From the Guidelines
The first-line treatment for minimal change nephrotic syndrome (MCNS) is high-dose oral glucocorticoids, which should be given for no longer than 16 weeks, as recommended by the KDIGO 2021 guideline 1.
Treatment Approach
The treatment approach for MCNS involves the following:
- High-dose oral glucocorticoids as the initial treatment, unless there are contraindications, in which case alternatives such as cyclophosphamide, CNIs, MMF, and possibly rituximab can be considered 1.
- Tapering of glucocorticoids should start 2 weeks after remission, and the optimal glucocorticoid regimen is not well-defined, but high-dose treatment should not exceed 16 weeks 1.
- Infrequent relapses should be treated with glucocorticoids, while cyclophosphamide, rituximab, CNIs, or mycophenolic acid analogs (MPAA) should be employed for the treatment of frequently relapsing/glucocorticoid-dependent MCNS (Grade 1C) 1.
Key Considerations
Some key considerations in the treatment of MCNS include:
- The disease has an excellent long-term prognosis in most cases, though relapses are common (60-70% of patients), requiring monitoring of urine protein levels even after remission.
- Supportive care includes sodium restriction, diuretics for edema (furosemide 1-2 mg/kg/dose), and ACE inhibitors or ARBs to reduce proteinuria.
- MCNS is caused by T-cell dysfunction leading to podocyte injury and increased glomerular permeability.

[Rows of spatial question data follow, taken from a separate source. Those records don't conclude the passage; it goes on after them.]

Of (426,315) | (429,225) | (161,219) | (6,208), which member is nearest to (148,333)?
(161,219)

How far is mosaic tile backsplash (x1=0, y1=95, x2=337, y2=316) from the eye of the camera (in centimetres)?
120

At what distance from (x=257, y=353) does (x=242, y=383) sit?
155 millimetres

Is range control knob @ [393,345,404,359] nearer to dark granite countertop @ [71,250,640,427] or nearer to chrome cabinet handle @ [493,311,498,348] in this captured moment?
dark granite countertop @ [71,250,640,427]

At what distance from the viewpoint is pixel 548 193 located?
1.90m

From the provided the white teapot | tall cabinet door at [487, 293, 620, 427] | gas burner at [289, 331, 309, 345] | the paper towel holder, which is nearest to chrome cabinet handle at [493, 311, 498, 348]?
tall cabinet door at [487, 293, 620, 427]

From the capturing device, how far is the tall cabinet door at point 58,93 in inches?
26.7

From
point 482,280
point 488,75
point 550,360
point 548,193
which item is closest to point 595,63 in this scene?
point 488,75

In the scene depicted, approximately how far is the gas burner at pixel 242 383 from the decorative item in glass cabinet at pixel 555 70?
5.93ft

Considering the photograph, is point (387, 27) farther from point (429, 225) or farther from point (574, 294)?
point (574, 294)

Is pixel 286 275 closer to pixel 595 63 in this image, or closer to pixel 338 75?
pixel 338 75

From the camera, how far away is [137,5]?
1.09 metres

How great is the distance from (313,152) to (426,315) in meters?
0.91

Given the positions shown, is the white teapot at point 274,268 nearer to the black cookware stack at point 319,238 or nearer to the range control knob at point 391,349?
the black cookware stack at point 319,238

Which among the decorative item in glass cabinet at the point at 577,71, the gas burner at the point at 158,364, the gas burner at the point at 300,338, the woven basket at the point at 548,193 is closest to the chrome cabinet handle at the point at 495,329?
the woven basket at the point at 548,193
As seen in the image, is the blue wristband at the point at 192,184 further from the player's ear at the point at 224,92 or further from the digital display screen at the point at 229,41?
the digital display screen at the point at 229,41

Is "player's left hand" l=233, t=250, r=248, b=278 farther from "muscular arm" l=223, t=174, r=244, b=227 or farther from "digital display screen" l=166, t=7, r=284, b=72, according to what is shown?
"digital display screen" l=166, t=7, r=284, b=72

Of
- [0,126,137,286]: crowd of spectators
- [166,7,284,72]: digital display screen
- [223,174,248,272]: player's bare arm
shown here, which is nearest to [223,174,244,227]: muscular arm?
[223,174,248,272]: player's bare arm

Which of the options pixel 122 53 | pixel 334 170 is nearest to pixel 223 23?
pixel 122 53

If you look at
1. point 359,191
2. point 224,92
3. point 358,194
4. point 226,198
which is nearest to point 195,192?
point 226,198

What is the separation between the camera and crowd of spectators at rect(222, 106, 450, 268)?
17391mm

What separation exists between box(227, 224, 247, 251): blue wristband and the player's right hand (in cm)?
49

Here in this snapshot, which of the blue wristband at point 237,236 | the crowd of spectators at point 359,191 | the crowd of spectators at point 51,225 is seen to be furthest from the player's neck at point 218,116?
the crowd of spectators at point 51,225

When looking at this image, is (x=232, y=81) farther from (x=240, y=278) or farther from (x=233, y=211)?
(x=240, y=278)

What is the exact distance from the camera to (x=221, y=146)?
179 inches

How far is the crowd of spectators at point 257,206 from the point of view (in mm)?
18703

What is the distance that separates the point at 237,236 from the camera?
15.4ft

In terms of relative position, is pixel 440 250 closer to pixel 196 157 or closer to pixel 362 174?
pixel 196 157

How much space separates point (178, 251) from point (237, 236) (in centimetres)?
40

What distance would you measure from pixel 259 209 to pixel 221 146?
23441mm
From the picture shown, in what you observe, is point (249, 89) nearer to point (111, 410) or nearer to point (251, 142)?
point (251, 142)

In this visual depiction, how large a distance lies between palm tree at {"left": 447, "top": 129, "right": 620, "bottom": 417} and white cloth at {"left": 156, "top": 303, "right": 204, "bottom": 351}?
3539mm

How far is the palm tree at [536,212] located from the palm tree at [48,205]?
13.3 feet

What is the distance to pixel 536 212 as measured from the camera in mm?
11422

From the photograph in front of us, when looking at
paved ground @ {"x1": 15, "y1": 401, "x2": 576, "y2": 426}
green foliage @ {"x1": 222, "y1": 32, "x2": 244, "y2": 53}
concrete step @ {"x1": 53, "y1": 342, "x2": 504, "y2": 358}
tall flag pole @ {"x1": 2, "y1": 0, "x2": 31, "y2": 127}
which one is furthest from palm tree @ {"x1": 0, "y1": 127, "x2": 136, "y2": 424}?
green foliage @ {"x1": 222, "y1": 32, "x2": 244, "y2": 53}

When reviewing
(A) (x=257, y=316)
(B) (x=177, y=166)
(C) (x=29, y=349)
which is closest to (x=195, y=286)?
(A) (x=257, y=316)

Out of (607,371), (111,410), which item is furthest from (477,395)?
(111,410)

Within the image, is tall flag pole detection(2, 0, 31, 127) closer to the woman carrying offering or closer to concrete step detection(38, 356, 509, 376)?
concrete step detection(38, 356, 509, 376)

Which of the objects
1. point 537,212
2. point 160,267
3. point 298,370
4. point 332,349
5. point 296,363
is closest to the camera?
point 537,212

Evidence-Based Recommendation
Based on the most recent and highest quality study, the KDIGO 2021 guideline 1, the recommended treatment approach for MCNS prioritizes high-dose oral glucocorticoids as the first-line treatment, with a focus on minimizing treatment duration and monitoring for relapses.
From the Research
Definition and Treatment of Minimal Change Nephrotic Syndrome
- Minimal change nephrotic syndrome (MCNS) is a type of nephrotic syndrome characterized by the loss of large amounts of protein in the urine, often leading to swelling, particularly in the legs and feet 2.
- The first-line treatment for MCNS is corticosteroids, but a prolonged course of treatment is often required, and relapse rates are high, leading to the search for alternative treatments 2, 3, 4.
Alternative Treatments to Corticosteroids
- Tacrolimus monotherapy has been shown to be an effective alternative treatment for patients with MCNS who wish to avoid steroid therapy 2.
- A study comparing tacrolimus and low-dose corticosteroid with high-dose corticosteroid for MCNS in adults found that the combination of tacrolimus and low-dose corticosteroid was noninferior to high-dose corticosteroid for complete remission induction, and relapse rates were significantly lower with maintenance tacrolimus and steroid compared with steroid alone 4.
- Another study found that treatment with low-dose prednisone plus enteric-coated mycophenolate sodium was not superior to a standard high-dose prednisone regimen to induce complete remission of MCNS 3.
Comparison of Different Treatments
- A review of interventions for MCNS in adults with nephrotic syndrome found that compared with prednisolone alone, calcineurin inhibitors (CNIs) with reduced-dose prednisolone or without prednisolone probably make little or no difference to the number achieving complete remission, but may reduce the risk of obesity or Cushing's Syndrome and the risk of acne 5.
- The same review found that enteric-coated mycophenolate sodium (EC-MPS) with reduced-dose prednisolone probably makes little or no difference to the number undergoing complete remission, but may have uncertain effects on diabetes or hyperglycaemia, hypertension, and acute kidney injury (AKI) 5.
Treatment Outcomes and Relapse Rates
- A study found that there was no significant difference in relapse rates between patients treated with tacrolimus and those treated with prednisolone, but the time from complete remission to relapse was similar in both groups 2.
- Another study found that the median time to relapse was similar in the test and control groups, and the incidence of serious adverse events was also similar 3.
- A review found that CNIs with reduced-dose prednisolone or without prednisolone probably make little or no difference to the number achieving complete remission, but may reduce the risk of relapse 5.